## The input
------------------------------------
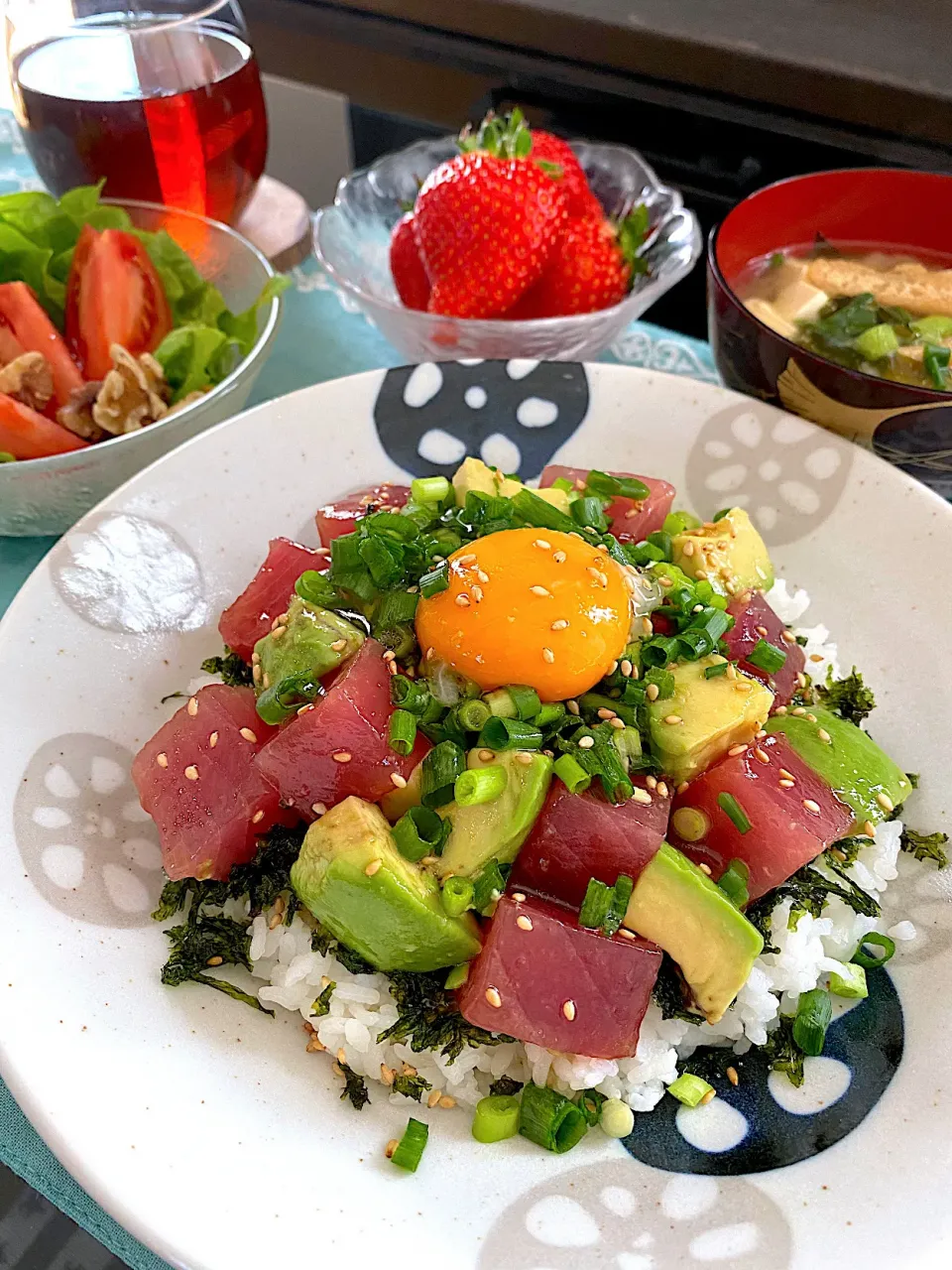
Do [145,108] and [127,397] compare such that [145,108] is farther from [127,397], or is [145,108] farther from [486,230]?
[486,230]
------------------------------------
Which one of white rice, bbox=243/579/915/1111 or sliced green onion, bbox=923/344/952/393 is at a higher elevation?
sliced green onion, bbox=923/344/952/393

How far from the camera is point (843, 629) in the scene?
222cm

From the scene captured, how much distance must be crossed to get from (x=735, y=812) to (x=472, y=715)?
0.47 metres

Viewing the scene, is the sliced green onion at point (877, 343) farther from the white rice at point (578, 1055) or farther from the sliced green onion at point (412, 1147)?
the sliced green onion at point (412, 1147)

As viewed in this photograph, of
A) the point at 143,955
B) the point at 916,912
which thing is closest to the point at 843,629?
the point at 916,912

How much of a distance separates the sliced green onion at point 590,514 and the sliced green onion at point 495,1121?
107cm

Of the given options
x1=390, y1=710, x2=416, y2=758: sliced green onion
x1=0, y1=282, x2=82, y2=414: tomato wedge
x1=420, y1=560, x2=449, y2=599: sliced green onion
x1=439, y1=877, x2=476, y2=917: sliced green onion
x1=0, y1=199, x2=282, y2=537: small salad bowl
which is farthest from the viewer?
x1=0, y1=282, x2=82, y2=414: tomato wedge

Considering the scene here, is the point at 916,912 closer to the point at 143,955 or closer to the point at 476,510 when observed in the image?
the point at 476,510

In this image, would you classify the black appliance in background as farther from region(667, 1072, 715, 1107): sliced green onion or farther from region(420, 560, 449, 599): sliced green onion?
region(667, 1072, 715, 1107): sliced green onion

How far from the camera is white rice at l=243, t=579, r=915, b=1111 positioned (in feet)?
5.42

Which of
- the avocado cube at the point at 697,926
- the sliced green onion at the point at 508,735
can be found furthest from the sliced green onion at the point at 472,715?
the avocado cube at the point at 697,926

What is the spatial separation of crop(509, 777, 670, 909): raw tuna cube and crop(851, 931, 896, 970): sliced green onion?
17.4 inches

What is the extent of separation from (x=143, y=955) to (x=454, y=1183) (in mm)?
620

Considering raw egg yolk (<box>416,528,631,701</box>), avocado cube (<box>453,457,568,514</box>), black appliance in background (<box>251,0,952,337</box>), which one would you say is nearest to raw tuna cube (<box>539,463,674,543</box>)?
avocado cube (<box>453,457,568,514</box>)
------------------------------------
## What is asked
Pull out each line of the listing above that contains the word "distance".

## Result for this task
From the scene captured, how much distance must be crossed to get from (x=735, y=812) to (x=472, y=715)?
How much of a distance separates the sliced green onion at point 590,514 and the sliced green onion at point 495,1121?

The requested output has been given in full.